Material provided:
----------------------------------------

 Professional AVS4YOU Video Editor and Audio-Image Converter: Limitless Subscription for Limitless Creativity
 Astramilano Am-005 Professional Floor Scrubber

----------------------------------------

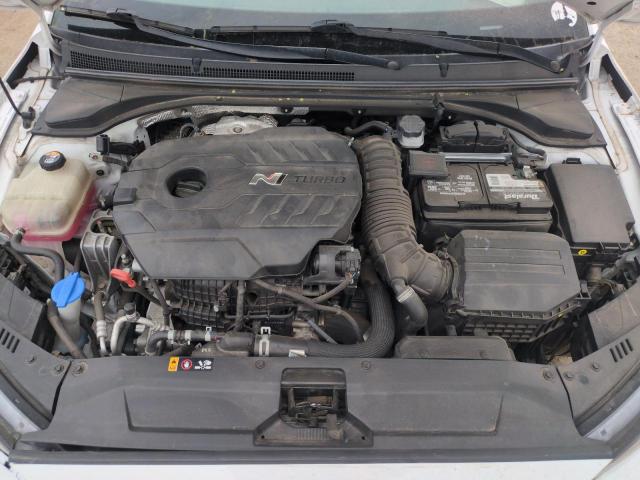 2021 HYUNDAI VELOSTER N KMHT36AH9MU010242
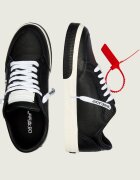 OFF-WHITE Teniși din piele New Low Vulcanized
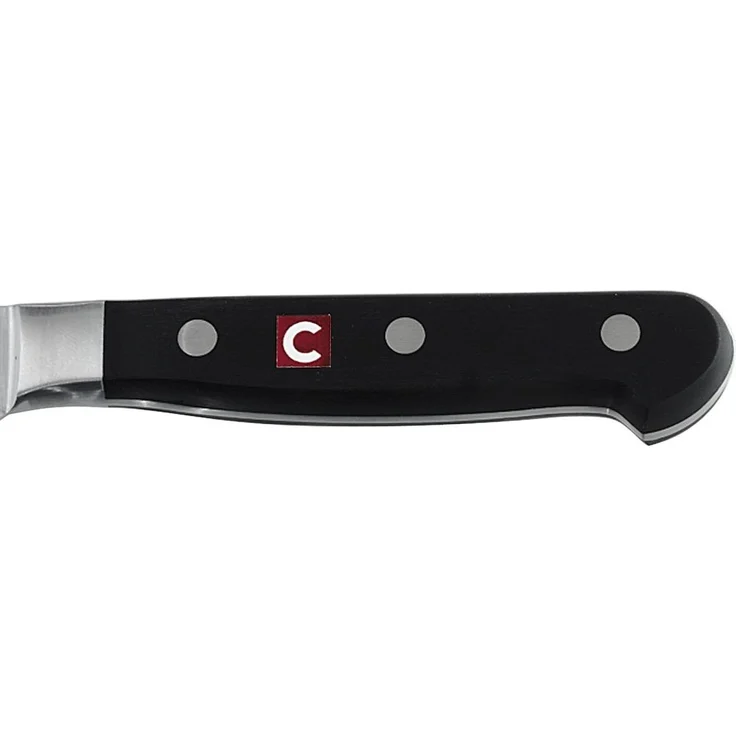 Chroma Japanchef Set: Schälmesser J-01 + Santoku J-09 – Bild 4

----------------------------------------

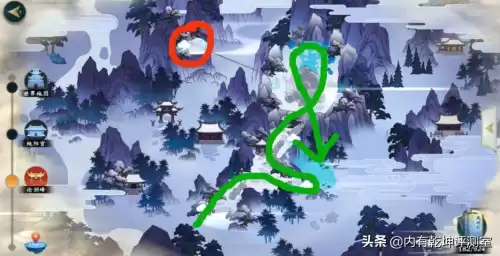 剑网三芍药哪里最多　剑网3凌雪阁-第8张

----------------------------------------

Your goal: Once the line with "OFF-WHITE Teniși din" is found in the data above, reproduce it and each line after it exactly, through the line with "Chroma Japanchef Set: Schälmesser". Omit the pictures.

The completed task:
 OFF-WHITE Teniși din piele New Low Vulcanized
 Chroma Japanchef Set: Schälmesser J-01 + Santoku J-09 – Bild 4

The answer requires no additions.